By Sarah N. Lynch
WASHINGTON (Reuters) – A witness for U.S. federal prosecutors is expected to testify on Wednesday that President Donald Trump’s former adviser, Steve Bannon, defied a subpoena from the congressional investigation into the January 6 assault on Capitol Hill in Bannon’s trial for criminal contempt of Congress.
Federal prosecutors are expected to continue questioning witness Kristin Amerling, the lead counsel for the Democratic-led House select committee on Jan. 6, who told jurors Tuesday that Bannon missed two key deadlines in October 2021 to provide documents and testimony.
Bannon, 68, has pleaded not guilty to two misdemeanor counts of contempt of Congress.
US Attorney Amanda Vaughn told jurors Tuesday that Bannon believes he is “above the law” and willfully failed to comply with the committee’s subpoena while investigating the attack by Trump supporters.
Meanwhile, Bannon’s attorney, Evan Corcoran, told the jury in his opening statement that his client was innocent of the charges.
When Bannon received the summons in September, Corcoran said, he consulted with his attorney, Robert Costello, about how to respond. Corcoran said Bannon believed the subpoena deadlines were not set and negotiations between the parties would continue, a practice he said is common for many of the other witnesses on the committee.
The government’s case is not expected to last long. After Amerling finishes testifying, the government is expected to call an FBI agent and has also said it may call an additional committee staff member, according to court documents.

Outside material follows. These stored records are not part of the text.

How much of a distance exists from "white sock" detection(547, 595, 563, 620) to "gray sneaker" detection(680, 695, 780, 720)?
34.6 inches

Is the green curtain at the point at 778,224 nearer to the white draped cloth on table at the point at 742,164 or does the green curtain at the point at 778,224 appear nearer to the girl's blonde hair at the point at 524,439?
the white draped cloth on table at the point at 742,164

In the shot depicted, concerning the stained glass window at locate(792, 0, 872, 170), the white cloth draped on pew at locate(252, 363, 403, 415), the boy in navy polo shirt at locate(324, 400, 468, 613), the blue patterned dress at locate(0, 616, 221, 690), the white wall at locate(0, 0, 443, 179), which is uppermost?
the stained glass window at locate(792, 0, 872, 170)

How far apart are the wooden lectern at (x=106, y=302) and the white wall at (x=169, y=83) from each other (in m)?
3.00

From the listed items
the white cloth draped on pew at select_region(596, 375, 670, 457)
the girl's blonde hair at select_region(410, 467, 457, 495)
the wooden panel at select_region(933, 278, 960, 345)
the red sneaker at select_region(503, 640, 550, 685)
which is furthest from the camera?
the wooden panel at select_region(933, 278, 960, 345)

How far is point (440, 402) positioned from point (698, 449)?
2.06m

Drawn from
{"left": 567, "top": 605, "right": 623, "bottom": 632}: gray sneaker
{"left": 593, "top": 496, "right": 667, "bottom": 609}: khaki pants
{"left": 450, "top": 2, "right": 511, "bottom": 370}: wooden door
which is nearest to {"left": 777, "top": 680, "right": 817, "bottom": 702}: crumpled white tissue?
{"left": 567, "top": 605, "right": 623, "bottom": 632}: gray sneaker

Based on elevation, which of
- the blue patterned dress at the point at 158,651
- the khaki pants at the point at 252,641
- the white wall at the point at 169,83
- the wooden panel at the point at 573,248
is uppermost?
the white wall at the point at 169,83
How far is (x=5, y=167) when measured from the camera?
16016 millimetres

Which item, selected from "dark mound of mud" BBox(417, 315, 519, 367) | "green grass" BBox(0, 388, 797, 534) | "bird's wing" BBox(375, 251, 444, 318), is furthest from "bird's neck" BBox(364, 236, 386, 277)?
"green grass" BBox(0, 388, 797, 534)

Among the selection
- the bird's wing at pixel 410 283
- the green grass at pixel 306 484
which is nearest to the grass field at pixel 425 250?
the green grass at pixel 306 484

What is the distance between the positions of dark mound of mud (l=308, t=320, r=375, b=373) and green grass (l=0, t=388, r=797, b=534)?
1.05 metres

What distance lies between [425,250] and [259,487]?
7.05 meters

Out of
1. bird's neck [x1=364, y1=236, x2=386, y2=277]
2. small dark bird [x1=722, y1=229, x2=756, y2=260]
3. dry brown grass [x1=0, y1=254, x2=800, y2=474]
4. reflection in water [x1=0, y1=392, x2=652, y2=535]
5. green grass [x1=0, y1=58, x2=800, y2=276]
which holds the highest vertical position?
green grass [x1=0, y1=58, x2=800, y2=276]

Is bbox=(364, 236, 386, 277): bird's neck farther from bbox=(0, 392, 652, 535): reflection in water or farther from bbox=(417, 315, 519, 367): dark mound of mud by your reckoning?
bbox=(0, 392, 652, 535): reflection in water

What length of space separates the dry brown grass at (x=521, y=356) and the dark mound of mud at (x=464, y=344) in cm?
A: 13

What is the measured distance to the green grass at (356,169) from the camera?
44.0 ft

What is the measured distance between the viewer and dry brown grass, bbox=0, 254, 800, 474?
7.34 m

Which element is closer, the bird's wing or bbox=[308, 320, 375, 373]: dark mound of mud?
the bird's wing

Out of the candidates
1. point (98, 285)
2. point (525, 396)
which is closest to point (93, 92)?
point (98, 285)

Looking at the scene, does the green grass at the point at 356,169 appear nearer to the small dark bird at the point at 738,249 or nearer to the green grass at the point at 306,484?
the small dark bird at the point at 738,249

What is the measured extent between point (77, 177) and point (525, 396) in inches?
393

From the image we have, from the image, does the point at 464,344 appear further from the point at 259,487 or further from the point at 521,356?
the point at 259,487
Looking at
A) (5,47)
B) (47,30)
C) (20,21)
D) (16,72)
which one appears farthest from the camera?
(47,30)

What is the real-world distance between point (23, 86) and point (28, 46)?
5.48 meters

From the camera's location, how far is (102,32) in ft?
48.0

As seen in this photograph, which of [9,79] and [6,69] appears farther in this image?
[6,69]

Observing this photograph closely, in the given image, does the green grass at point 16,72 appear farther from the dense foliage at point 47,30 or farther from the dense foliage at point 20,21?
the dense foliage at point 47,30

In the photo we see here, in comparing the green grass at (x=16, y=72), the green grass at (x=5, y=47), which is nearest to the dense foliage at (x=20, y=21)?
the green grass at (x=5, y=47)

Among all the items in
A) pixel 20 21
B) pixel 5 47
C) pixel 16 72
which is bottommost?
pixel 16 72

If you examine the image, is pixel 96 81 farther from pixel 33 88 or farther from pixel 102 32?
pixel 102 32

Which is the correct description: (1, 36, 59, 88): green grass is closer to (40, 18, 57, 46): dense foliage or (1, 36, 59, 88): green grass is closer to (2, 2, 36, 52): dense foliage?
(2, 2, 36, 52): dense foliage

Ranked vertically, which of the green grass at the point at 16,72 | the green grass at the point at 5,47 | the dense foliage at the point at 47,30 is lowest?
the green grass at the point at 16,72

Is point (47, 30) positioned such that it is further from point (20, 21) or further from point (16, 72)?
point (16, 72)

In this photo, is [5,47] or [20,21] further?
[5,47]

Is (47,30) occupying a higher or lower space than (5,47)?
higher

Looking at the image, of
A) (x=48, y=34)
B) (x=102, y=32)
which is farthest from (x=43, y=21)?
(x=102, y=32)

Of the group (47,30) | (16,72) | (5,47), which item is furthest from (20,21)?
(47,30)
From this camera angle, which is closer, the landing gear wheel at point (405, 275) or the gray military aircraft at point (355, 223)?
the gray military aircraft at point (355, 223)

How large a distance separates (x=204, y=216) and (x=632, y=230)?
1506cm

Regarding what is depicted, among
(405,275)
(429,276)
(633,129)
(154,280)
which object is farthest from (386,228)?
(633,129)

It is not yet clear what witnesses, if any, Bannon’s defense team may call. His attorneys have lobbied for permission to force the chairman of the select committee, Rep. Bennie Thompson, to take the stand.
“I challenge Bennie Thompson today to have the courage to come to this courtroom. If he’s going to charge someone with a crime, he’s got to be man enough to show up here,” Bannon said after leaving the courthouse.